One thing I have noticed is that only 8 cores are used. This is related to default_max_threads set to 8 in linux coreutils sort.c (See 4). Would it help to recompile sort.c with 16 ?
Thanks!
FOLLOW-UP :
#dariusz
I used Chris and your suggestions below.
As the data was already generated in batches: I sorted each bucket separately (on several separate machines) and then used the 'sort --merge' function. Works like a charm and is much faster: O(log N/K) vs O(log N).
I also rethinked the project from scratch: some data post-processing is now performed while the data is generated, so that some un-needed data (noise) can be discarded before sorting takes place.
All together, data size reduction & sort/merge led to massive reduction in computing resources needed to achieve my objective.
Thanks for all your helpful comments.
The benefit of quicksort over mergesort is no additional memory overhead. The benefit of mergesort is the guaranteed O(n log n) run time, where as quicksort can be much worse in the event of poor pivot point sampling. If you have no reason to be concerned about the memory use, don't change. If you do, just ensure you pick a quicksort implementation that does solid pivot sampling.

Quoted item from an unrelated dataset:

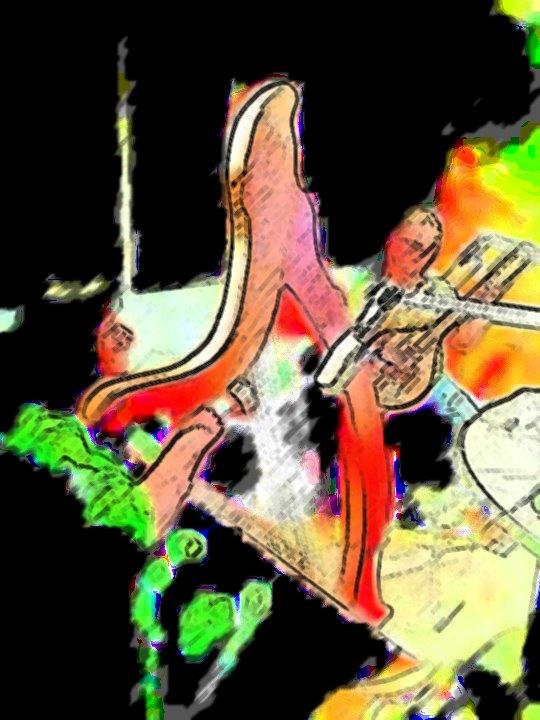 Celtic Reflections in concert @ English Inn Aug 4 2015 - May 8th @ English Inn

I don't think it would help spectacularly to recompile sort.c. It might be, on a micro-optimization scale. But your bottleneck here is going to be memory/disk speed, not amount of processor available. My intuition would be that 8 threads is going to be maxing out your I/O throughput already, and you would see no performance improvement, but this would certainly be dependent on your specific setup.
Also, you can gain significant performance increases by taking advantage of the distribution of your data. For example, evenly distributed data can be sorted very quickly by a single bucket sort pass, and then using mergesort to sort the buckets. This also has the added benefit of decreasing the total memory overhead of mergesort. If the memory comlexity of mergesort is O(N), and you can separate your data into K buckets, your new memory overhead is O(N/K).
Just an idea:
I assume the file contents are generated for quite a large amout of time. Write an application (script?) which would periodically move the up-till-now generated file to a different location, append its contents to another file, perform a sort on that different file, and repeat until all data is gathered.
That way your system would spend more time sorting, but the results would be available sooner, since sorting partially-sorted data will be faster than sorting the unsorted data.
I think, you need perform that sort in 2 stages:
Split to trie -like buckets, fit into memory.
Iterate buckets according alphabeth order, fetch each, sort, and append to output file.
This is example.
Imagine, you have bucket limit 2 lines only, and your input file is:
infile:
0000
0001
0002
0003
5
53
52
7000
on the 1st iteration, you read your input file "super-bucket, with empty prefix", and split according 1st letter.
There would be 3 output files:
0:
000
001
002
003
5:
(empty)
3
2
7:
000
As you see, bucket with filename/prefix 7 contains only one record 000, which is "7000", splitted to 7 - filename, and 000 - tail of the string. since this is just one record, wil do not need to split this file anymore. But, files "0" and "5" contains 4 and 3 records, what is more than limit 2. So, need split them again.
After split:
00:
01
02
03
5:
(empty)
52:
(empty)
53:
(empty)
7:
000
As you see, files with prefix "5" and "7" already splitted. so, need just split file "00".
As you see, after splitting, you will have set of relative small files.
Thereafter, run 2nd stage:
Sort filenames, and process filenames according sorted order.
sort each file, and append resut to output, with adding file name to output string.